Owner: Alex (Tada team). PR org/platform#5751.

Next steps: code review → merge. Customers hitting this today can disable IPC registration as a temporary workaround.

As a Slack post

Tada hang affecting dumbModel LLM-7B fine-tuning is fixed pending merge. (JIRA-12345)

  • Skipped synchronization in the comms fast-path → GPUs read uninitialized memory → hang. Latent for months; dumbModel was the first workload to hit it.
  • Owner: Alex, PR #5751 in review.
  • Workaround until merge: disable IPC registration.

As a standup note

Fixed Tada hang on dumbModel LLM-7B (JIRA-12345). Alex's PR #5751 in review. Workaround posted in the ticket; backport to v7.2 next.
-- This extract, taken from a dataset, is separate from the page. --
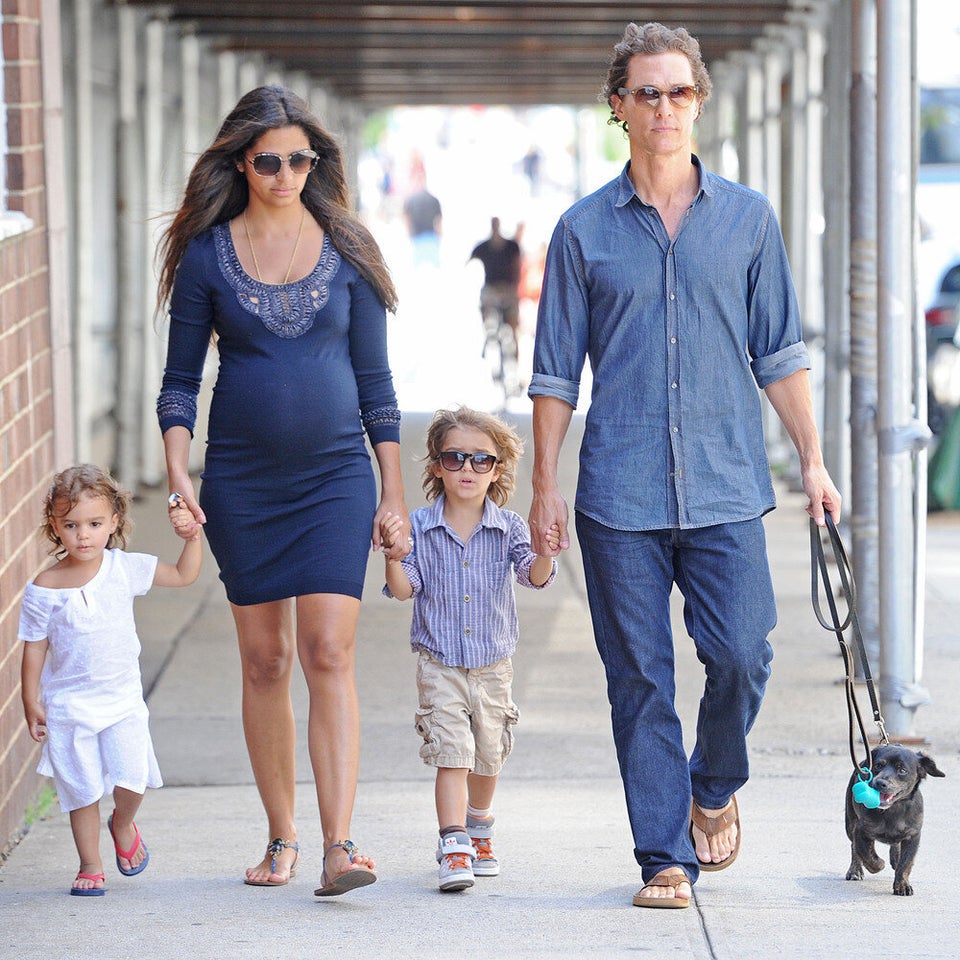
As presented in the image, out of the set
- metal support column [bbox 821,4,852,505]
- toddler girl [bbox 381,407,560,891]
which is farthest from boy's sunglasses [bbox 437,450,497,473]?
metal support column [bbox 821,4,852,505]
What changed between channels: same diagnosis, same owner, same next step. JIRA gets every block. Slack drops "why now" and "previous fix attempt" — too much for the channel. Standup keeps just state + key + owner + next. None of them mention scratchBuf or tadaLaunchPrepare.

Rules

  • Never invent facts to make the rewrite cleaner. If the engineering source says "root cause unknown," the rewrite says "root cause unknown" — do not promote a speculation to a finding for narrative tidiness.
  • Never strip a JIRA key, PR number, or customer/workload name during de-jargoning. They're the cross-reference bridge — losing them breaks tracking.
  • Never invent owners. If the source doesn't name one, ask the user — don't guess from git blame or recent commits.
  • Get sign-off before posting to JIRA. Reuse the jira-check approval flow. Print-only output needs no approval.
  • Never post to Slack, email, or any non-JIRA channel from this skill. Hand the draft to the user; they post it.
  • Stay out of advocacy. This skill produces a status update, not a recommendation. If the user wants a recommendation memo, confirm before reframing.